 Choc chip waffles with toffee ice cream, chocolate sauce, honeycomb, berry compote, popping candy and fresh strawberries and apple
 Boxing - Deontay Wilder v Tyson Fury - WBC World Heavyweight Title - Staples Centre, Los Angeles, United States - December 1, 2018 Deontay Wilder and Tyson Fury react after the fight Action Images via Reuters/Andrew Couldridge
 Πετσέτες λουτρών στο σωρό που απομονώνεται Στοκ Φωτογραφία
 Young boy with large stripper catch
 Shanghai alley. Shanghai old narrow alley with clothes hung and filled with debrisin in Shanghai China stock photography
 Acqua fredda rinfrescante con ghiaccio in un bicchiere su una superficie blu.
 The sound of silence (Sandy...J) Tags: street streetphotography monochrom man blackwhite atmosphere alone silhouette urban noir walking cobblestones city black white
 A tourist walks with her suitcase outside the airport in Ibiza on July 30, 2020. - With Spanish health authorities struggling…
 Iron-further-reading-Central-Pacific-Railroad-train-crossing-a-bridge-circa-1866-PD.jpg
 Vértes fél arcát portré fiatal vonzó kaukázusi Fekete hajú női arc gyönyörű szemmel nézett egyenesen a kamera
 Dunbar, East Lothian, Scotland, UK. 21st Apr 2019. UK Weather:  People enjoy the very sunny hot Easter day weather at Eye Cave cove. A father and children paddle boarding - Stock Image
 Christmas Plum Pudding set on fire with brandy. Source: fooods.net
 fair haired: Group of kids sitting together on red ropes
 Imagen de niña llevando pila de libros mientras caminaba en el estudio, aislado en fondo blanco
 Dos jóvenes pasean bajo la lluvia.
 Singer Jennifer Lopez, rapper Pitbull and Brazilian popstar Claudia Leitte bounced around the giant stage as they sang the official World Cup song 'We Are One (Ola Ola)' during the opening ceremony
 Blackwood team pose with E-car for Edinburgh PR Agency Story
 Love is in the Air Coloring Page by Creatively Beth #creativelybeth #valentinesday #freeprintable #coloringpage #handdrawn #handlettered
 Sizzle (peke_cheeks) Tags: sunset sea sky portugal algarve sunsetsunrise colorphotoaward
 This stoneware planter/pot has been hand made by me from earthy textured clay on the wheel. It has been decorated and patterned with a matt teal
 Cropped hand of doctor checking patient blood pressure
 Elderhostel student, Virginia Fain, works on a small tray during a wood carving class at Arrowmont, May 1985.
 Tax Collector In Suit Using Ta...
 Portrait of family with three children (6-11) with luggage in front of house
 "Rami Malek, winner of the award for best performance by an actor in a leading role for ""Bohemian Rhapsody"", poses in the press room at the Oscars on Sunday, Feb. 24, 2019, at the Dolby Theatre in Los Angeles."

★ ★ ★ ★ ★

- [Your assignment]:
Go through the entries above and write each one out exactly.

- [Solution for this task]:
 Choc chip waffles with toffee ice cream, chocolate sauce, honeycomb, berry compote, popping candy and fresh strawberries and apple
 Boxing - Deontay Wilder v Tyson Fury - WBC World Heavyweight Title - Staples Centre, Los Angeles, United States - December 1, 2018 Deontay Wilder and Tyson Fury react after the fight Action Images via Reuters/Andrew Couldridge
 Πετσέτες λουτρών στο σωρό που απομονώνεται Στοκ Φωτογραφία
 Young boy with large stripper catch
 Shanghai alley. Shanghai old narrow alley with clothes hung and filled with debrisin in Shanghai China stock photography
 Acqua fredda rinfrescante con ghiaccio in un bicchiere su una superficie blu.
 The sound of silence (Sandy...J) Tags: street streetphotography monochrom man blackwhite atmosphere alone silhouette urban noir walking cobblestones city black white
 A tourist walks with her suitcase outside the airport in Ibiza on July 30, 2020. - With Spanish health authorities struggling…
 Iron-further-reading-Central-Pacific-Railroad-train-crossing-a-bridge-circa-1866-PD.jpg
 Vértes fél arcát portré fiatal vonzó kaukázusi Fekete hajú női arc gyönyörű szemmel nézett egyenesen a kamera
 Dunbar, East Lothian, Scotland, UK. 21st Apr 2019. UK Weather:  People enjoy the very sunny hot Easter day weather at Eye Cave cove. A father and children paddle boarding - Stock Image
 Christmas Plum Pudding set on fire with brandy. Source: fooods.net
 fair haired: Group of kids sitting together on red ropes
 Imagen de niña llevando pila de libros mientras caminaba en el estudio, aislado en fondo blanco
 Dos jóvenes pasean bajo la lluvia.
 Singer Jennifer Lopez, rapper Pitbull and Brazilian popstar Claudia Leitte bounced around the giant stage as they sang the official World Cup song 'We Are One (Ola Ola)' during the opening ceremony
 Blackwood team pose with E-car for Edinburgh PR Agency Story
 Love is in the Air Coloring Page by Creatively Beth #creativelybeth #valentinesday #freeprintable #coloringpage #handdrawn #handlettered
 Sizzle (peke_cheeks) Tags: sunset sea sky portugal algarve sunsetsunrise colorphotoaward
 This stoneware planter/pot has been hand made by me from earthy textured clay on the wheel. It has been decorated and patterned with a matt teal
 Cropped hand of doctor checking patient blood pressure
 Elderhostel student, Virginia Fain, works on a small tray during a wood carving class at Arrowmont, May 1985.
 Tax Collector In Suit Using Ta...
 Portrait of family with three children (6-11) with luggage in front of house
 "Rami Malek, winner of the award for best performance by an actor in a leading role for ""Bohemian Rhapsody"", poses in the press room at the Oscars on Sunday, Feb. 24, 2019, at the Dolby Theatre in Los Angeles."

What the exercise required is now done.